As many of the sailors did not speak the local language or were too intoxicated to do so, the brothels had a sort of “menu” to select from. Graphic pornography paintings decorated the buildings, and sailors were thought to point and choose an act they would like to pay for, before being shown to their room.

The brothel rooms were small and uncomfortable, and built that way on purpose. Stone beds were meant to be uncomfortable, so that visitors would not fall asleep after their time was up, wasting the prostitutes’ time and costing the brothel money.

PHALLIC CARVINGS AND THE EVIL EYE

Ancient sources do not tell us a huge amount about the use of phallic imagery, but when they do it is to describe a protective or ritual function: Aristophanes (Acharnians 241-4); Varro (De Lingua Latina 7.97); Pliny the Elder (Natural History 28.7). Archaeological evidence from elsewhere in the Roman Empire tells us a great deal more because phallic carvings have been found in many different places.

A particularly famous example from Leptis Magna (modern Libya) depicts a large, erect phallus with animal legs and a curly tail; it has a secondary, but still large, phallus between its legs which it uses to ejaculate onto a disembodied eye. The eye in this image is the Evil Eye, the Roman embodiment of bad luck and inauspicious circumstances. Humans, gods, and demons could cast the Evil Eye, sometimes without knowing it.

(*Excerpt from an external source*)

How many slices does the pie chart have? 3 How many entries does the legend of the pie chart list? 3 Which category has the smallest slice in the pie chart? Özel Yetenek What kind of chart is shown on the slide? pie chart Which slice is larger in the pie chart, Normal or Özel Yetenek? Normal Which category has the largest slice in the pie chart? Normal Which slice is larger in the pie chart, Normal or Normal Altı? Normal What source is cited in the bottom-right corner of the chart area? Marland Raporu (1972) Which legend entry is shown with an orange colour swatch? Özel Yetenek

If an individual caught the gaze of the Eye, they might suffer bad luck, but the Eye was fickle and its gaze could be caught and deflected by certain objects and images. There were a great many amulets, gestures, prayers, and other apotropaic devices dedicated to the purpose of warding it away, of which phallic imagery was one. Broadly speaking, the Evil Eye could become “fascinated” by wondrous, bizarre, and bawdy images and thus distracted from harming people.

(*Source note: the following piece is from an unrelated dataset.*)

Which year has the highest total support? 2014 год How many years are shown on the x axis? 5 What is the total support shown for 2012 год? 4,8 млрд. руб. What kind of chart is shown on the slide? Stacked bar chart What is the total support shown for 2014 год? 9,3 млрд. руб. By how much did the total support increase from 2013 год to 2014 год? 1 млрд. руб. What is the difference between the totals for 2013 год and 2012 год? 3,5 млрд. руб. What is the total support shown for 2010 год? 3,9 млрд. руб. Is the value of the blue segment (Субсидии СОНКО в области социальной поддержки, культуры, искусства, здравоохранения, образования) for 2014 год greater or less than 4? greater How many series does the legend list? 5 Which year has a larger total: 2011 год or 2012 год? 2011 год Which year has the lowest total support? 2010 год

For this reason, phallic imagery was ubiquitous in the ancient world and especially prevalent across the Roman Empire. It was most often used on pendants and mounts to be worn on the body, but was also used on finger rings, seal box lids, cosmetic grinders, lamps, tintinnabula and in all sorts of other places (Parker 2020).

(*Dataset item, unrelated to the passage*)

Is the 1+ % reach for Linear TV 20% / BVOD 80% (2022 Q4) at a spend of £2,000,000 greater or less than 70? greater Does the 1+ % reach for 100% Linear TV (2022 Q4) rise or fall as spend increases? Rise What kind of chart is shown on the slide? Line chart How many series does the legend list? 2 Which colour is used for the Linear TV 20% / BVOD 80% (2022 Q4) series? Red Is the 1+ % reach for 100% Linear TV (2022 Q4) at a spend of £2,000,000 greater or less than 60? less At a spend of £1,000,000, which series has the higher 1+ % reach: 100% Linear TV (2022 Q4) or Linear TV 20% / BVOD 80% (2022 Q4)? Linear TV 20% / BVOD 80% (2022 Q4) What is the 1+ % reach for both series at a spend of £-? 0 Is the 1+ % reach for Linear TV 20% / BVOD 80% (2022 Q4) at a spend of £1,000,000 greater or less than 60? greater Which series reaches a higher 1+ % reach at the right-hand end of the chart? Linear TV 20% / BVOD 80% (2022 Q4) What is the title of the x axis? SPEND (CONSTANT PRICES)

An experimental study by Whitmore (2017) used a replica of a phallic pendant from Britain and subjected it to different physical experiences (walking, running, playing cards) and subsequently concluded that the design of the pendant meant that, even when jostled, it returned to a resting position on the chest in which the phallus prominently pointed outwards. This study chimed well with the assertion of Merrifield (1969) that phallic imagery acted as a sort of “lightning conductor for bad luck”. It worked by pointing towards supernatural danger and deflecting it away from its bearer.

They were designed to be conspicuous objects that would fascinate the gaze of the Eye and not a subtle message to brothel patrons.

THE WIDER PICTURE

Recent studies of the carvings in the north of Roman Britain have highlighted their positioning in liminal or transitional places such as doorways, gateways, and other thresholds like on the curtain wall of Hadrian’s Wall itself (Parker 2017; Collins 2020).

And this is also true of Pompeii – mostly they are above building entrances or near cross-roads. There are no known brothels in Roman Britain and yet more than 92 phallic carvings. Most of these are from places that simply could not have housed a brothel (the centre of forts and fortresses, amphitheatres etc.).

Other beliefs may have also informed the shape and positioning of the phallic carvings; it is not universally true but a large number of these point to the left. The left side, or sinistro in Latin, was inauspicious in the ancient world (and also the root of the English word “sinister”). Thus, phallic carvings could be pointing towards a source of supernatural danger.

There is a different danger here of automatically assuming that all phallic drawings were protective symbols, which also may not have been the case. There are numerous graffiti doodles of phalli, or men in a state of arousal, and some of these were undoubtedly for comic effect and/or simply because the drawer was bored. That said, the sound of laughter may also have been able to dispel the negative effects of the Evil Eye so this is a complex issue.